Why petroleum products are still outside GST in 2026, the dual excise-plus-VAT regime, sector impacts, and the case for ATF and natural gas inclusion.
Petroleum products remain one of the most politically and economically sensitive corners of India's tax architecture. Despite GST's universal coverage ambition since 2017, five key petroleum products, including petrol, diesel, ATF, natural gas, and crude oil, continue to fall outside GST and are governed by a parallel system of central excise and state VAT. The Union Budget 2026 reiterated the government's intent to phase petroleum products into GST, but the GST Council has yet to notify a transition date. The 2026 landscape is therefore one of continued duality.
Why Petroleum Is Still Outside GST
Under Article 279A and Section 9(2) of the CGST Act, the GST Council is empowered to recommend the date from which GST will be levied on petroleum crude, high-speed diesel, motor spirit (petrol), natural gas, and aviation turbine fuel. Until that date is notified, these products attract central excise duty levied by the Union, plus state VAT or sales tax levied by each state, plus various cesses. The fiscal stakes are substantial: petroleum taxes contribute a major share of state revenues, particularly for states with limited diversified revenue.
Current Tax Structure
- Petrol: central excise duty plus state VAT plus cess, totalling 45 to 55 percent of retail price depending on state.
- Diesel: central excise plus state VAT plus cess, typically 35 to 50 percent of retail price.
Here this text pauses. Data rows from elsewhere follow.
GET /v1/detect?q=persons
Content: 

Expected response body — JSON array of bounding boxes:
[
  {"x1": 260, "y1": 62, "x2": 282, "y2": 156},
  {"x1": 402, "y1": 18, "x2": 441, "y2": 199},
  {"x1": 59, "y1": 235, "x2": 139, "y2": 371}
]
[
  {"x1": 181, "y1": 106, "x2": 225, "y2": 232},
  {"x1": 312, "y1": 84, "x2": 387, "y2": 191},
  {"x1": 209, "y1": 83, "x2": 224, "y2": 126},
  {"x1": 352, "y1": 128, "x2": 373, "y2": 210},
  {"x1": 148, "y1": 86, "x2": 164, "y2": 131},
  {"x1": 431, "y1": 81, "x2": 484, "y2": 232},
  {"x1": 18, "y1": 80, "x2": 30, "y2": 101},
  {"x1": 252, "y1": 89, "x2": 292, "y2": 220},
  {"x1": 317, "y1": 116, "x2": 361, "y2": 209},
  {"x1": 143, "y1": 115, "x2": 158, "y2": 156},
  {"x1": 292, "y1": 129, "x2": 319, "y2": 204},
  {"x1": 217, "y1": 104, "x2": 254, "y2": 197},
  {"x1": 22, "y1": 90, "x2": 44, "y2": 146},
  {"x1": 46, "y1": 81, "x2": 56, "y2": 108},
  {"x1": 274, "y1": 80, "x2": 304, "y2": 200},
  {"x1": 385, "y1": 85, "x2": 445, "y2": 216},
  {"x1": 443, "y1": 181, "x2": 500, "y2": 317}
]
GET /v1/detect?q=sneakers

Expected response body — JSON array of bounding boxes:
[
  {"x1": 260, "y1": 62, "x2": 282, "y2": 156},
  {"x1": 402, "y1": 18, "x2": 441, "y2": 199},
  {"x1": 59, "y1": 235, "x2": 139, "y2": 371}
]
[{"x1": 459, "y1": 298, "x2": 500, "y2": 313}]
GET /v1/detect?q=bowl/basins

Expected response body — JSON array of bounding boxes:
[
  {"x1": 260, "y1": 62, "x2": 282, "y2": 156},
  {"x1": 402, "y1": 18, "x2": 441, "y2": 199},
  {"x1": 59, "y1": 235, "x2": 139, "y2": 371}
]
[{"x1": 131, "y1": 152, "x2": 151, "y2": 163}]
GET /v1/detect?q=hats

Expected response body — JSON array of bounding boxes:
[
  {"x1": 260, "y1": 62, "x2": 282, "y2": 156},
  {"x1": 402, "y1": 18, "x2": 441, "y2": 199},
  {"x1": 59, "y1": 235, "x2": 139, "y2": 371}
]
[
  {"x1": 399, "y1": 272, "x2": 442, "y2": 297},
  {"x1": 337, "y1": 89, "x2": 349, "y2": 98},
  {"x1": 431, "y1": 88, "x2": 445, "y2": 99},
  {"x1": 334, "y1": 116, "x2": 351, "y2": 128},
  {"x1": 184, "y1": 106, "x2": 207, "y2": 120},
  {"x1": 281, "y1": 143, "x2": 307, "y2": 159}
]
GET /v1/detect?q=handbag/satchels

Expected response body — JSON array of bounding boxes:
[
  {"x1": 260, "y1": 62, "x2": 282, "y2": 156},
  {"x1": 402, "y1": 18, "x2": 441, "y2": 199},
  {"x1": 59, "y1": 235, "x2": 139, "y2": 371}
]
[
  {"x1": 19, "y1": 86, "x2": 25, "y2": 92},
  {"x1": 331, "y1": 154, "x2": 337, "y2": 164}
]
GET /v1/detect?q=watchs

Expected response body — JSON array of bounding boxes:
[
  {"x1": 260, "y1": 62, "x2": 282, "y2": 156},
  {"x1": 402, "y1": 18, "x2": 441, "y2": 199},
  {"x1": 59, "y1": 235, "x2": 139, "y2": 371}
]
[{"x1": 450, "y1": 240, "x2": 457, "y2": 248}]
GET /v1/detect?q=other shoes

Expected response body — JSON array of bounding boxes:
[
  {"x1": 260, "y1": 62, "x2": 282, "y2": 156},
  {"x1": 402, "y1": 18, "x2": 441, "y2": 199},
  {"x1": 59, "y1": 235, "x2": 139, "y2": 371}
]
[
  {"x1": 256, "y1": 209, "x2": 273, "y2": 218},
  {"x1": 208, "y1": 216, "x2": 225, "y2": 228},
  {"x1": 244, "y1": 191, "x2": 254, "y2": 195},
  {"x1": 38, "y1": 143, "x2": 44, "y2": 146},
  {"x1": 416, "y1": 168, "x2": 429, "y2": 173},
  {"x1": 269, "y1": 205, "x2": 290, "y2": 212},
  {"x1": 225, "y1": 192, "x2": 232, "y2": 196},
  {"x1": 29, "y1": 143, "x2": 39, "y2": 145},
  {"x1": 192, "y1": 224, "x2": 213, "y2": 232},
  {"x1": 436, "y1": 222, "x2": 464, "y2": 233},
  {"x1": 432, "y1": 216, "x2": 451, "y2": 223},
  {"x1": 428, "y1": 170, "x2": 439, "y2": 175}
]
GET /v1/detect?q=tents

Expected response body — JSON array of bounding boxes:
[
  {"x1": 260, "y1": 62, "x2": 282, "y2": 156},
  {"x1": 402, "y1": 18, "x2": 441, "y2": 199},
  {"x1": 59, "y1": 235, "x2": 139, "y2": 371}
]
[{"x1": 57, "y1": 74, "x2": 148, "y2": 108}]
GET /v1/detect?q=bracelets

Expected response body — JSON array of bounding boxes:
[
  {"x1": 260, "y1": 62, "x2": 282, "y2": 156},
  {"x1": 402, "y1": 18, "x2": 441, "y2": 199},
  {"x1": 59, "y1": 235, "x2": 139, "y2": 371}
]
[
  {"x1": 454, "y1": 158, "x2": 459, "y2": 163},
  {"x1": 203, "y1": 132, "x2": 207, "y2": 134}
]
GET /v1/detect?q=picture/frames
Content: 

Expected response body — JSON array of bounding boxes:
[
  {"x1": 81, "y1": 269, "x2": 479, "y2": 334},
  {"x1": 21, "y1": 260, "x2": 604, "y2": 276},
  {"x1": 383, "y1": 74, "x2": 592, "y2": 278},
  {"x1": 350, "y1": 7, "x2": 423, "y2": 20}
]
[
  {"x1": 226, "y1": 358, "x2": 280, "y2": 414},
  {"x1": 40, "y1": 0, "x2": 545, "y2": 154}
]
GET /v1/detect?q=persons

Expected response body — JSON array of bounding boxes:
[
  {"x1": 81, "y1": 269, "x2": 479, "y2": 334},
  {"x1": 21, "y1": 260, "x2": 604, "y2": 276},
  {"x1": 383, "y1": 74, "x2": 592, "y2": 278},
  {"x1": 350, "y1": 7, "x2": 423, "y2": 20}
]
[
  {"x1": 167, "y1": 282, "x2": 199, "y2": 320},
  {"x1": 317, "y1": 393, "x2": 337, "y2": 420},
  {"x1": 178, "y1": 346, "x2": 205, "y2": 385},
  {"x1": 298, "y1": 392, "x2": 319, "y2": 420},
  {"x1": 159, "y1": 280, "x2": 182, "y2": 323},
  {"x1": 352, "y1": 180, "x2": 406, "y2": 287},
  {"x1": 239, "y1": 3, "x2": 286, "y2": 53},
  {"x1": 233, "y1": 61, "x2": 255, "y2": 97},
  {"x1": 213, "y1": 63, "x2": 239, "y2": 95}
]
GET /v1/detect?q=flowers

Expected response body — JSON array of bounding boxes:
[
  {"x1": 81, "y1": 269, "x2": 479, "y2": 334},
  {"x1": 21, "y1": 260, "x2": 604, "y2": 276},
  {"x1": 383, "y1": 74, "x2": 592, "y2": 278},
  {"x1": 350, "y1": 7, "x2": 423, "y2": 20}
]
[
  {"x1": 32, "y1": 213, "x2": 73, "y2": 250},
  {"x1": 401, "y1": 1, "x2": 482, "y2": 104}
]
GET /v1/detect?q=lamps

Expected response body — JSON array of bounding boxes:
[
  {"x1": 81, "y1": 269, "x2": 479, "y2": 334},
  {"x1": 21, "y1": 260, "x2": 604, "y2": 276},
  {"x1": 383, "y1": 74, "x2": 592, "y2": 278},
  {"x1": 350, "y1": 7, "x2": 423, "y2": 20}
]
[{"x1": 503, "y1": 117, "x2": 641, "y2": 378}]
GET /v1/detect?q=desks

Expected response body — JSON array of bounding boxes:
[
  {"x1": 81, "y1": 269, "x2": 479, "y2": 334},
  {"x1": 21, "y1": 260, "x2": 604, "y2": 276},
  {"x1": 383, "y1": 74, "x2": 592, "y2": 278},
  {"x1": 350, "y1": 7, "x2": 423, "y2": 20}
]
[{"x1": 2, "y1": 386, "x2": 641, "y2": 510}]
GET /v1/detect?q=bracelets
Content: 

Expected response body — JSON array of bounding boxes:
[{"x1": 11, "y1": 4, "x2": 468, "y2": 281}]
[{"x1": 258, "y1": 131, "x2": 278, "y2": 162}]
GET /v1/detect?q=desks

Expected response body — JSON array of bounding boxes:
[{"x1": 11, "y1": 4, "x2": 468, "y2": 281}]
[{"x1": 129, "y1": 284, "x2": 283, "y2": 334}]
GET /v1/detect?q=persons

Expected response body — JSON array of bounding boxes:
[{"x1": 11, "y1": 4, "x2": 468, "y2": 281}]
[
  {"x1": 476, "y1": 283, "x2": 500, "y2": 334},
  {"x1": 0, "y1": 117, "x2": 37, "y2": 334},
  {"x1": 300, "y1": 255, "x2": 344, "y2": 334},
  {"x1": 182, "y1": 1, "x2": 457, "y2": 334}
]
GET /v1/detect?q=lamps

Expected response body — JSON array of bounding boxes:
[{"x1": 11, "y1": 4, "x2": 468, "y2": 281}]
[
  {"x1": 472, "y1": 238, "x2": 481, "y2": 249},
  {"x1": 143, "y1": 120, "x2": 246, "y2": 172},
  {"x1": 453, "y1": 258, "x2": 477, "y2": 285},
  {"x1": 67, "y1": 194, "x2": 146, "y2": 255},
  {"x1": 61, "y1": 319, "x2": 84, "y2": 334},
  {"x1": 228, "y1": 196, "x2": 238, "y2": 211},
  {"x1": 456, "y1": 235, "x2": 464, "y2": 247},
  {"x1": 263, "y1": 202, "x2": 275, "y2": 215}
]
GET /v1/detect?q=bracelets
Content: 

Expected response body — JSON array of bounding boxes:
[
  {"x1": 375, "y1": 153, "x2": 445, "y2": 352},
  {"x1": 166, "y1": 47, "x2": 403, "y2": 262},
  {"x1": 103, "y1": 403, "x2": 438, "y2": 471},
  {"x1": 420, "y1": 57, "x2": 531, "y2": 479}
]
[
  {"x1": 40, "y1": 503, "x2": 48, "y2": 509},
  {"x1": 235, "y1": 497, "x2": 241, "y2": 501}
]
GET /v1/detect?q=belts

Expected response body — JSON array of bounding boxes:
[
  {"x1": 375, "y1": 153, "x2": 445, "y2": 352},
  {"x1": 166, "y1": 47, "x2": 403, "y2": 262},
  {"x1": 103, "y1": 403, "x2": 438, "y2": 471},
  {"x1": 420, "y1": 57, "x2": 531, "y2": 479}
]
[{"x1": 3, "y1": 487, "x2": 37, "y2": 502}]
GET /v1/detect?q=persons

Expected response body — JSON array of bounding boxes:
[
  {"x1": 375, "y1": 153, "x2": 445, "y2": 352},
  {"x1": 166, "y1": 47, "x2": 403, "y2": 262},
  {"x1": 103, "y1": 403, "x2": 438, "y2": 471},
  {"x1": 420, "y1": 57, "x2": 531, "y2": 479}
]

- Aviation Turbine Fuel: central excise plus state VAT, varying widely across states; some states have reduced VAT significantly to attract airline traffic.
- Natural gas: central excise plus state VAT, with major implications for fertiliser, power, and city gas distribution.
- Crude oil: cess and oil industry development levies; downstream excise treatment differs by product.
Industry-Specific Consequences
Because petroleum products are outside GST, businesses cannot claim input tax credit on excise and VAT paid on fuel. This breaks the ITC chain for transport, logistics, aviation, power generation, and energy-intensive manufacturing. The cascading effect adds 3 to 7 percent to operating costs depending on the sector. Companies routinely lobby for natural gas, in particular, to be brought under GST to unblock credit for the fertiliser and power sectors.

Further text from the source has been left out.